▸ REQUIRED ACTION
What is needed here is an exact transcription of all the entries.
START PROVIDED INFORMATION
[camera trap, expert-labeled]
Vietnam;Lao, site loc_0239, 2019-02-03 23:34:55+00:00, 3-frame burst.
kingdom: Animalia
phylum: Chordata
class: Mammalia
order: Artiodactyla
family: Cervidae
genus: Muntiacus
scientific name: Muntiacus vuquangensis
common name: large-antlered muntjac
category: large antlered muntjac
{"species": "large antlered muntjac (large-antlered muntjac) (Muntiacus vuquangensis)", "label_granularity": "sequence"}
END PROVIDED INFORMATION
▸ RESPONSE
[camera trap, expert-labeled]
Vietnam;Lao, site loc_0239, 2019-02-03 23:34:55+00:00, 3-frame burst.
kingdom: Animalia
phylum: Chordata
class: Mammalia
order: Artiodactyla
family: Cervidae
genus: Muntiacus
scientific name: Muntiacus vuquangensis
common name: large-antlered muntjac
category: large antlered muntjac
{"species": "large antlered muntjac (large-antlered muntjac) (Muntiacus vuquangensis)", "label_granularity": "sequence"}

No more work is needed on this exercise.